According to the Interactive Advertising Bureau and PricewaterhouseCoopers LLP, the stalled economy led to a 3.4% decrease in U.S. online advertising revenues for 2009 at $22.7 billion. But in the fourth quarter of the year, online revenues hit a quarterly record with $6.3 billion spent. And while that's only 2.6% better than the same time a year prior, it is a 14% increase from the third quarter of 2009.

The IAB and PriceWaterhouse see this as a comeback for the sector.

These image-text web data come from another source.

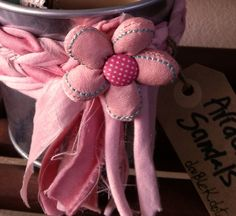 #love#little#girls#pink#mint#lace#beads#leather#sandals#packagingcounts too..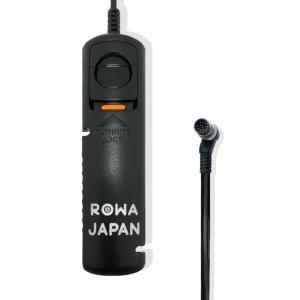 ニコン MC-30 対応 ミニ シャッター リモコン レリーズ 超軽量 AFロック機能付 ライターサイズ 【ロワジャパン】|rowa
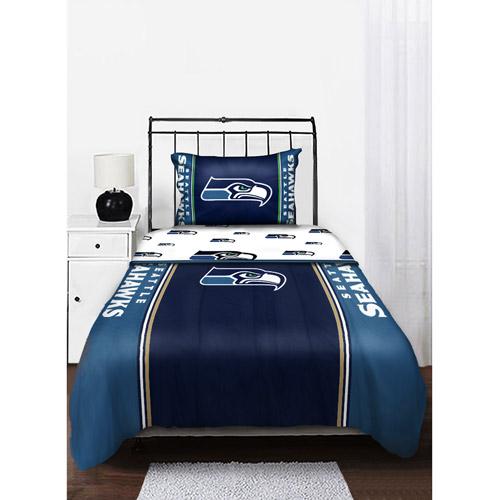 NFL Seattle Seahawks Sheet Set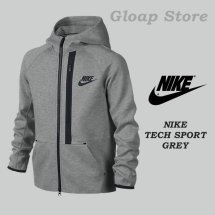 Gloap Store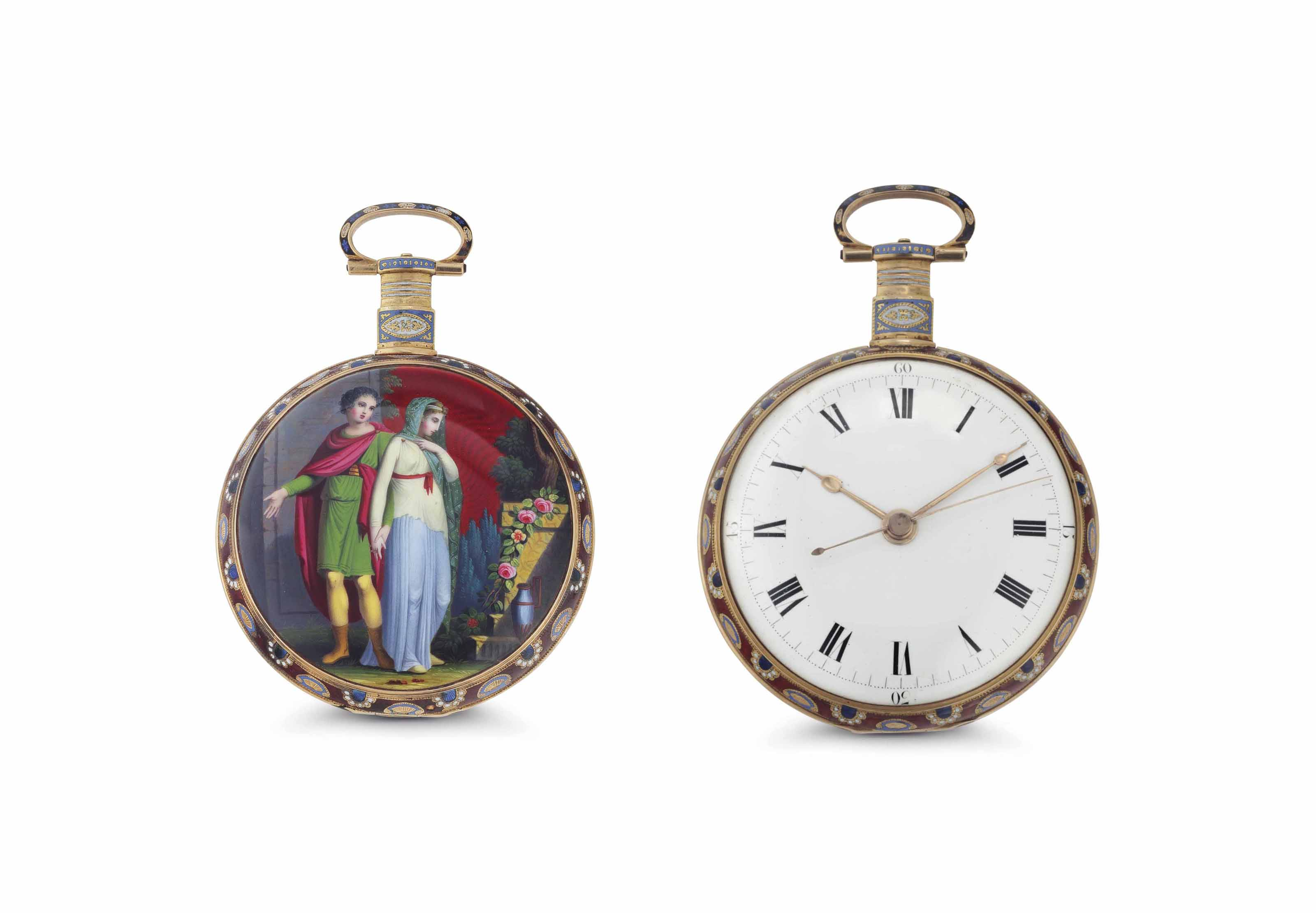 Ilbery. An Exceptional 18K Gold and Enamel Openface Center Seconds Duplex Watch Made for the Chinese Market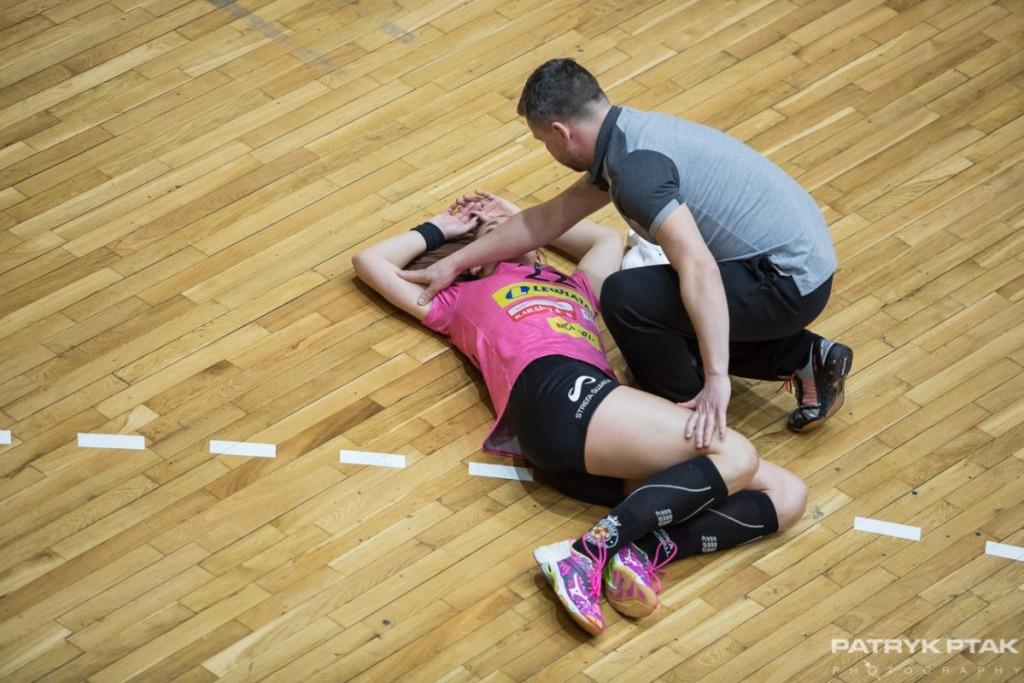 Olbrzymi pech kołowej Korony Handball. Doznała poważnej kontuzji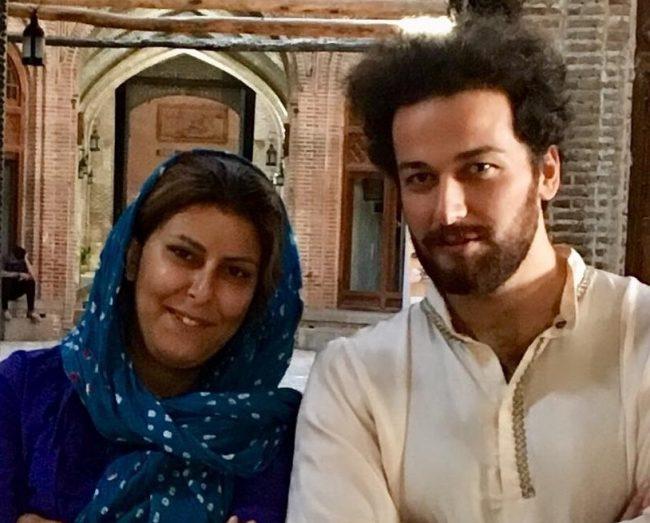 بیوگرافی میلاد میرزایی بازیگر نقش رشید در بانوی عمارت +عکس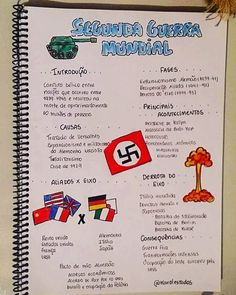 Find All Social Media Photos and Other Media Types of karolestudos in karolestudos Account. Bullet Journal Banner, Study Planner, Pretty Notes, Study History, Freshman Year, School Notes, School Hacks, Study Notes, School Organization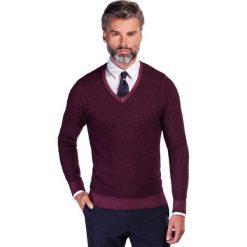 Sweter MANUELE SWTS000145. Swetry przez głowę męskie marki Giacomo Conti. Za 399.00 zł.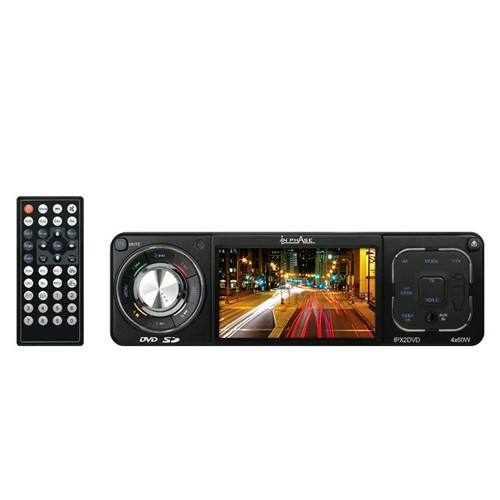 DVD player auto 1 DIN In phAase IPX2, cu port USB, SD card si Aux-in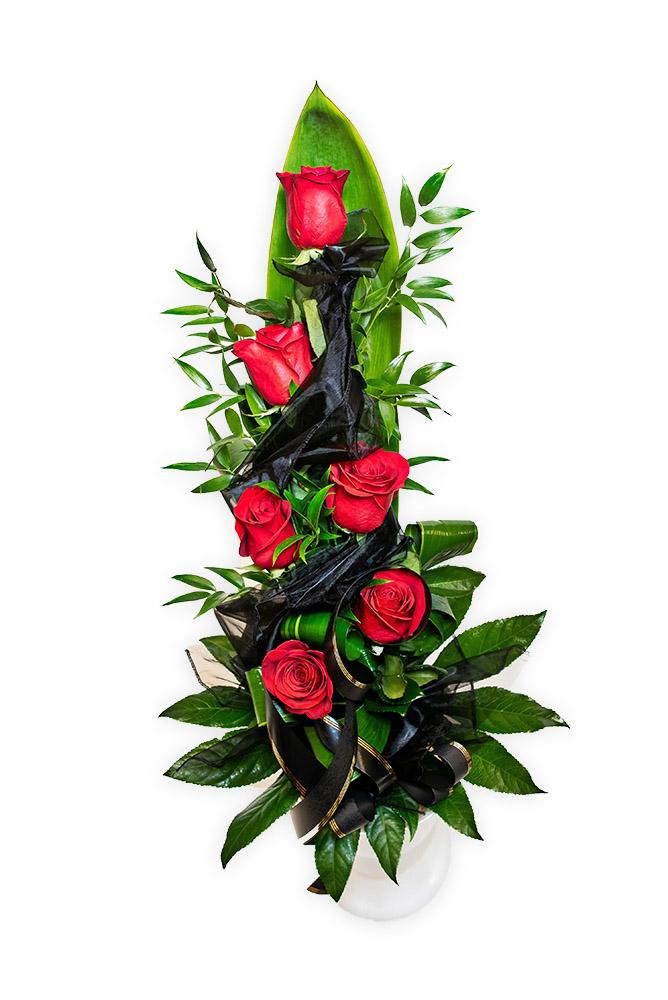 Smuteční kytice - Růže M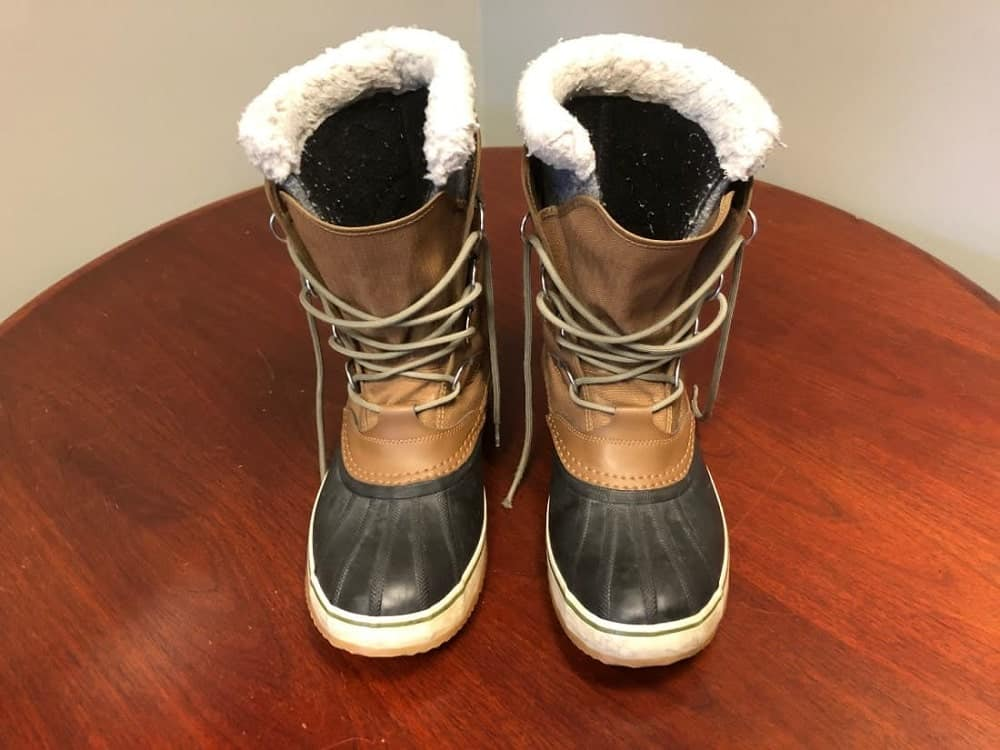 Pair of Sorel Caribou snow boots (front view).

According to David Silverman, PriceWaterhouse assurance partner:

"The record $6.3 billion spent on Internet advertising in the fourth quarter of 2009, while certainly aided by seasonal demand, is a strong indication that the worst of the economic impact on Internet advertising is over and that the seeds of growth have been planted.”

Furthermore, display is seeing major growth. Display-related advertising — including display ads, rich media, digital video and sponsorships — totaled almost $8 billion in 2009 (an increase of 4% from 2008). In the fourth quarter, display-related online ads earned almost $2.3 billion (up 15% from the same period in 2008).

According to Terence Kawaja, managing director of GCA Savvian Advisors:

"The interactive channel is on an inevitable long term growth path that to date has only been interrupted by severe recession."

But what about traditional media? Things certainly do not look good. Total media revenues declined 9% from 2008 to 2009 according to Nielsen. According to Silverman:

"Over the past five years, the internet has doubled in size. As a result, internet revenue continues to gain significantly in its overall share."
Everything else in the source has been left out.